This book is a bilingual collection of peer-reviewed scholarship written in honour of Justice Louise Charron, the only Franco-Ontarian justice to have sat in the Supreme Court of Canada. Though her expertise covers administrative law, constitutional law, and the law of evidence, she is best known for her criminal law judgments: during her seven years at the Supreme Court of Canada, Justice Charron has penned more criminal jurisprudence than any other justice.
About the Authors:
Graham Mayeda’s research focuses on international trade and investment law, theories of global justice, law and development, criminal law, and legal philosophy. He began his academic career in philosophy, in which he received both M.A. and Ph.D. degrees from the University of Toronto. His work in this area focuses primarily on the philosophy of Nishida Kitaro, Watsuji Tetsuro and Kuki Shuzo. Professor Mayeda is primarily interested in the impact of law on marginalized groups and on innovative theoretical approaches to legal analysis. He is also interested in the impact of cultural, socio-economic, racial and gender difference in Canadian criminal law. In the context of private law, he has studied the nature of common law reasoning. He has written a few articles on the law of social protest, particularly in regard to protests involving the protection of the environment, First Nations rights, and the Occupy Movement. In public law more generally, he explores the relationship between principled and pragmatic reasoning in Canadian constitutional jurisprudence.

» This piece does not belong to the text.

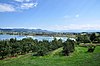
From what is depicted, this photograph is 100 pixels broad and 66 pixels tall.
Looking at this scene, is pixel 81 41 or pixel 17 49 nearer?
pixel 17 49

Peter C. Oliver has built a national and international reputation for ground-breaking research into constitutional questions. His theoretical, comparative and historical approach has been applied to practical legal problems, such Commonwealth devolution, ever-closer European union, independence and secession. His recent writing explores Canadian constitutional issues, particularly with regard to constitutional amendment, constitutional conventions and federalism. Much of Professor Oliver’s research focuses on shifting understandings of two central theoretical concepts: ‘sovereignty’ and ‘legal system’. His careful treatment of both concepts yields a theoretical account of fundamental legal transitions, one whose practical consequence is to explain how constitutional continuity can produce constitutional independence. Oliver’s work has been cited across the world, in leading publications in Australia, Canada, India, Israel, New Zealand, South Africa, the United Kingdom and the United States.